We observed that there is no standardization of terminology used for the definition of costs, or even unanimity in the identification of categories because a variable can be found in different classifications, depending on the criterion used by the researcher, which may underestimate the total cost of the disease.

On the other hand, there is no one perfect research methodology covering a single answer for all solutions. Sometimes, certain types of studies are more appropriate than others. There are several limitations that must be discussed and related to, such as the methodological problems, and the validity of their assumptions can differ because they may introduce bias in analysis in favor of a variable, lack of interest in its assessment, or even lack of information. Therefore, researchers must be careful with the source of their data and the method used for performing the calculations, so that their research can be replicated and validated, since there is no specific instrument for the assessment of PD costs. A limitation also deals with the funding sources of studies, which may be from government sources, insurance companies, or pharmaceutical industries, for example, generating important biases that also need to be addressed. It is necessary to define useful metrics for public health and private ones for managers of health, employers, insurance companies, and even patients themselves, because, without this agreement, the work of researchers and the funds invested shall remain uncertain and inconsistent.

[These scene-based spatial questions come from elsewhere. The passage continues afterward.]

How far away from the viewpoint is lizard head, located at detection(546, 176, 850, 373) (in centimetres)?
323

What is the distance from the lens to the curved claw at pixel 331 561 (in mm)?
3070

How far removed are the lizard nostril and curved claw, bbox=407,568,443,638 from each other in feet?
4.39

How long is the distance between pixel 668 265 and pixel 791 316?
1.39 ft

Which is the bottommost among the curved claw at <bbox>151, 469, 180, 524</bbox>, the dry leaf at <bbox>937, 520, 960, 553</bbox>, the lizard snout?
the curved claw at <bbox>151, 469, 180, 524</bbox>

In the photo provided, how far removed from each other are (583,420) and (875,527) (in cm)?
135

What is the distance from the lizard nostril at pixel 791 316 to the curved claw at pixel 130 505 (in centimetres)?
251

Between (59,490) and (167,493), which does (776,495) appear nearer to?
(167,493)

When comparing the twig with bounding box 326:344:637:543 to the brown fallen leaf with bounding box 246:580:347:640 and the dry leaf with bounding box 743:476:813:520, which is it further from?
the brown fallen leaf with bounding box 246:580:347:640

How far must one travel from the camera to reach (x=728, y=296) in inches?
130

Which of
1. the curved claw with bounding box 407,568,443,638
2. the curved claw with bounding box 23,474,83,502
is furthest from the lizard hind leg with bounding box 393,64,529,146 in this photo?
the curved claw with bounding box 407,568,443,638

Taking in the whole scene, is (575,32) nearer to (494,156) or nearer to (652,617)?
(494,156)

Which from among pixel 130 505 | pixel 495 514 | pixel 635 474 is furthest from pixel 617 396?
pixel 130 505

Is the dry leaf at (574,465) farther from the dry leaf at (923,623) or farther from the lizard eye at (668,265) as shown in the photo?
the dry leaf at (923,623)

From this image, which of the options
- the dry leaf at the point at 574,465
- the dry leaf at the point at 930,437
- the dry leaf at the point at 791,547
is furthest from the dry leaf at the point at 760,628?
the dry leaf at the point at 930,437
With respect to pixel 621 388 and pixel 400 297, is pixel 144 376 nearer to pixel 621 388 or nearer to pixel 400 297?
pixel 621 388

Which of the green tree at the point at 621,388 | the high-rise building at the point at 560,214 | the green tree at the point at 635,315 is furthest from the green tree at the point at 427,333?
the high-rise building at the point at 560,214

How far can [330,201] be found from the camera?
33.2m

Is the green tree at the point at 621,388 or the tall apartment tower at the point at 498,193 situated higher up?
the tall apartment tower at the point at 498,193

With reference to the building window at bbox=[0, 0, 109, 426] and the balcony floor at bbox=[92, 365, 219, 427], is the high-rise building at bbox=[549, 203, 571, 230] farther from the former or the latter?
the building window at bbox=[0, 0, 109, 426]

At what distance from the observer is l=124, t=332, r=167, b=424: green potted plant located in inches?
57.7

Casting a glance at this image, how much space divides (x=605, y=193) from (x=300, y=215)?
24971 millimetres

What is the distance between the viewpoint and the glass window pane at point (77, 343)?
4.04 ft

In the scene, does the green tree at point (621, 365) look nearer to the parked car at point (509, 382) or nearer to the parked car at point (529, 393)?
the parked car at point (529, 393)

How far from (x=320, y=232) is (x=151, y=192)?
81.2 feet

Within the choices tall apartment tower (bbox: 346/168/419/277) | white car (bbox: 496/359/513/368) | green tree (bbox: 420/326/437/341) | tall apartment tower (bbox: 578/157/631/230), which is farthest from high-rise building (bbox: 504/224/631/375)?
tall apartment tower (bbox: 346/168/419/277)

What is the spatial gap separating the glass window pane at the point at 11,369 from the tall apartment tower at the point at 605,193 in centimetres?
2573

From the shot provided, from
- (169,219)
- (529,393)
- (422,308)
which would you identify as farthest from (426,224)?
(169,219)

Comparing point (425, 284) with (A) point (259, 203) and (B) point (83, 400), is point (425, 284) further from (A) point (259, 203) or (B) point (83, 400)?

Nevertheless, if the evidence obtained is of good quality in terms of transparency, there is quality and credibility in the data completeness of the documentation. Overall, if they are relevant to health care [50], these studies contribute to a better allocation of resources that are not related to savings but evaluate the efficiency, effectiveness, and safety of interventions.

The age group that the PD affects, if well attended to, can experience “healthy aging,” with a good quality of life and preserve its autonomy for longer, thus reducing its cost to the state and society.

Competing Interests

The authors declare that they have no competing interests.